Last year, several ad-fraud detection companies uncovered a complex scheme to defraud advertisers out of millions of dollars in media spending, BuzzFeed News reported. The fraudsters bought legitimate apps through a company called We Purchase Apps and transferred them to companies they had set up. They then captured the usage data about real app users to create fictitious activity among a complex network of bots.
In February, tech giant Oracle said it discovered a mobile ad fraud operation it called “DrainerBot” that had infected millions of Android apps.

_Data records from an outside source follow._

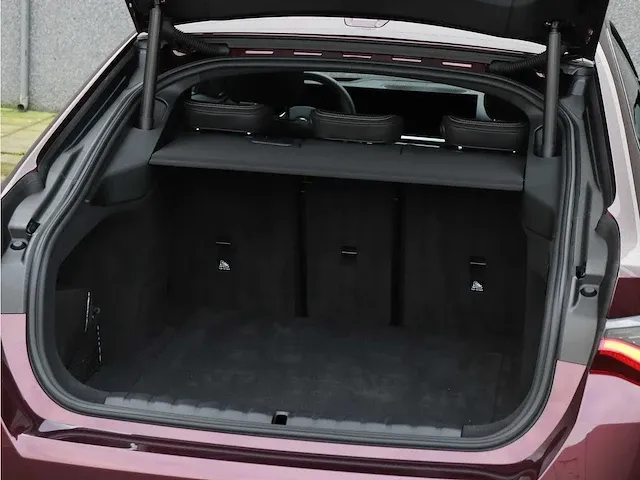 Bmw i4 m50 high executive 84 kwh | s-579-gd - afbeelding 65 van  72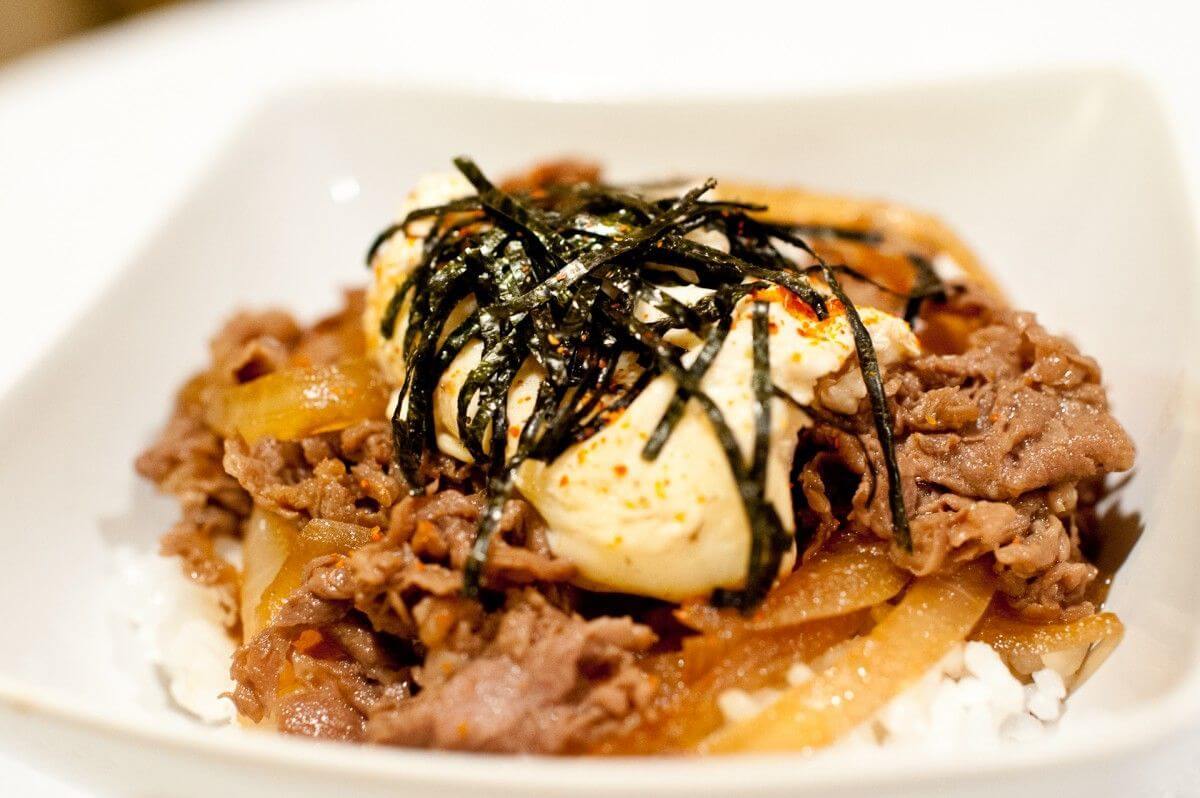 寿喜烧丼饭|日式料理|线上食谱
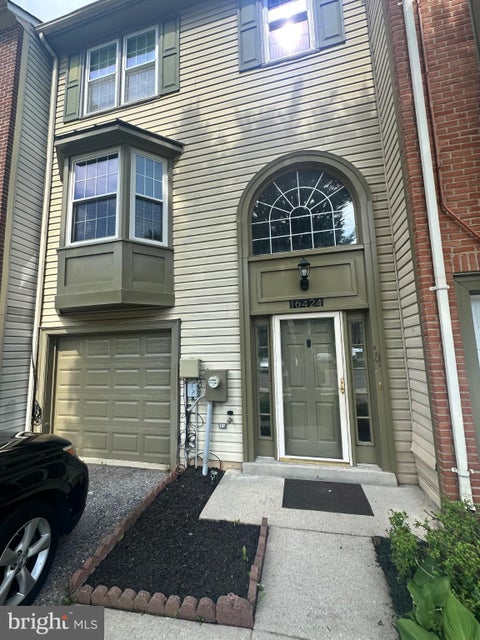 Townhouse For Rent - 16424 Pleasant Hill Court<br/> BOWIE, MD 20716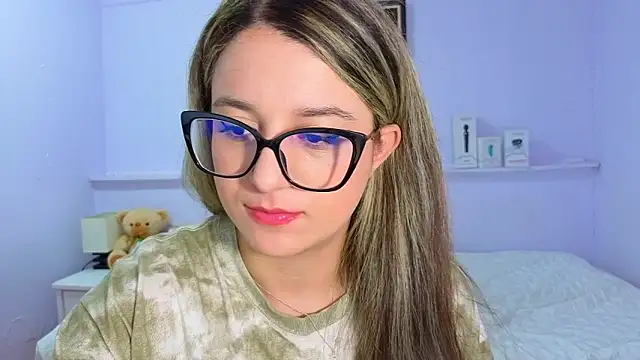 Snapshot of katiaa_lovv chatting on 10/09/25, 11:44 katiaa lovv online show from 10/09/25, 11:44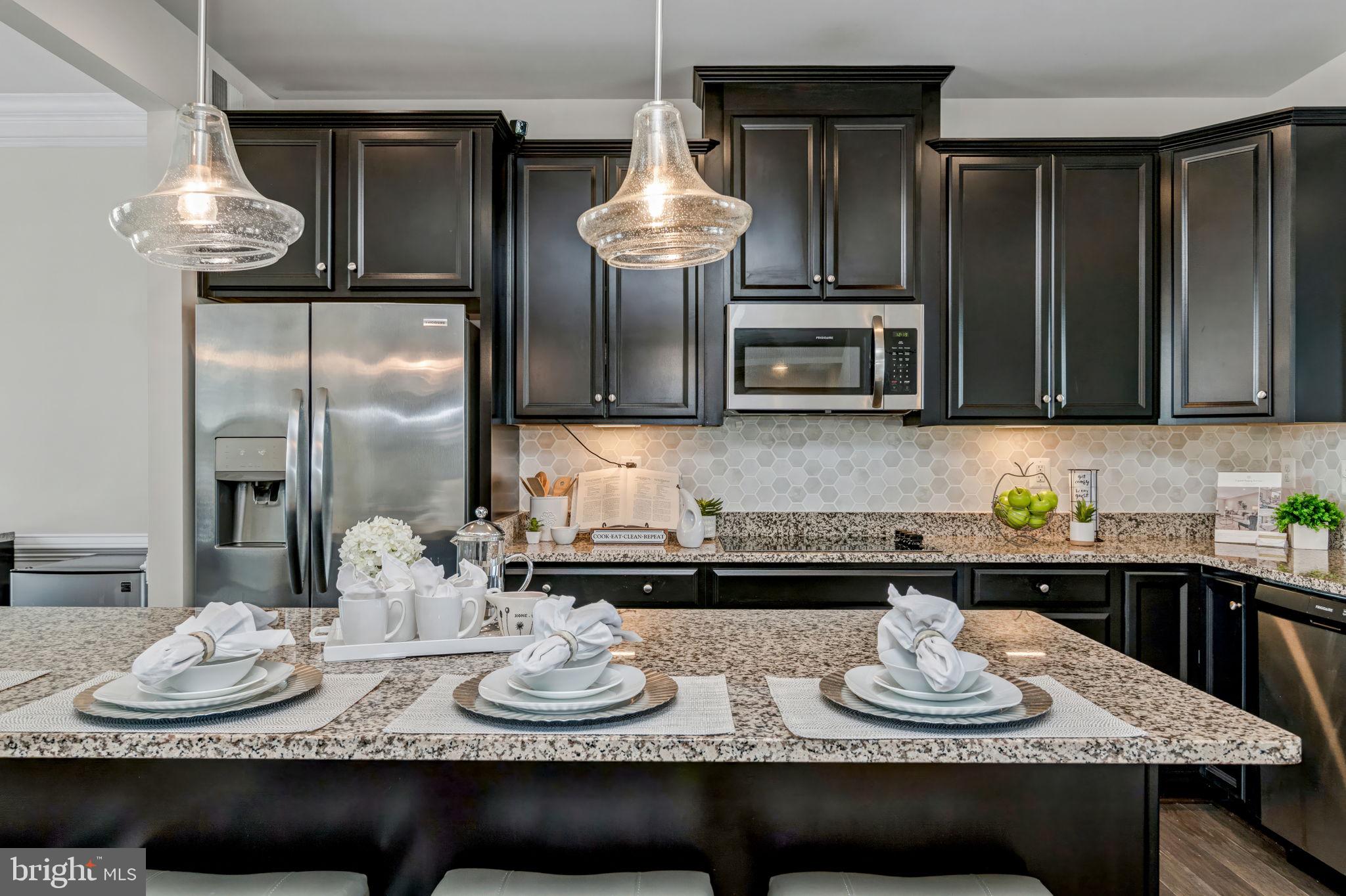 BRADLEY SQUARE - Residential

The bot wasted the media spending of advertisers by generating fake viewership of video ads that didn’t appear on the screens of mobile devices. Perhaps even more insidious, all that video streaming used vast amounts of data and potentially exposed smartphone users to hundreds of dollars a year in data overage charges.
Given what’s at stake with mobile ad fraud, advertisers need to stay on top of the latest developments and keep communicating flowing with their partners.
“Advertisers are most incentivized to stop ad fraud because it’s their money getting wasted,” said Vungle’s Matsumoto. “It’s important for advertisers to be aware of the problem and to demand transparency.”